Aim: Update the rows below by replacing "yellow safety railing" with "yellow guardrail" and leaving everything else unchanged.

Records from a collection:
○ ○ ○ ○
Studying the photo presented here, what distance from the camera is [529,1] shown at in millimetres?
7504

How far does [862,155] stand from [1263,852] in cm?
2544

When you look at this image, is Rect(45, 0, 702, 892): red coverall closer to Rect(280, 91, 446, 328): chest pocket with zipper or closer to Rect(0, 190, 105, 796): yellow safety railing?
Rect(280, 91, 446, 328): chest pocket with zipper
○ ○ ○ ○
The response:
Studying the photo presented here, what distance from the camera is [529,1] shown at in millimetres?
7504

How far does [862,155] stand from [1263,852] in cm?
2544

When you look at this image, is Rect(45, 0, 702, 892): red coverall closer to Rect(280, 91, 446, 328): chest pocket with zipper or closer to Rect(0, 190, 105, 796): yellow guardrail?
Rect(280, 91, 446, 328): chest pocket with zipper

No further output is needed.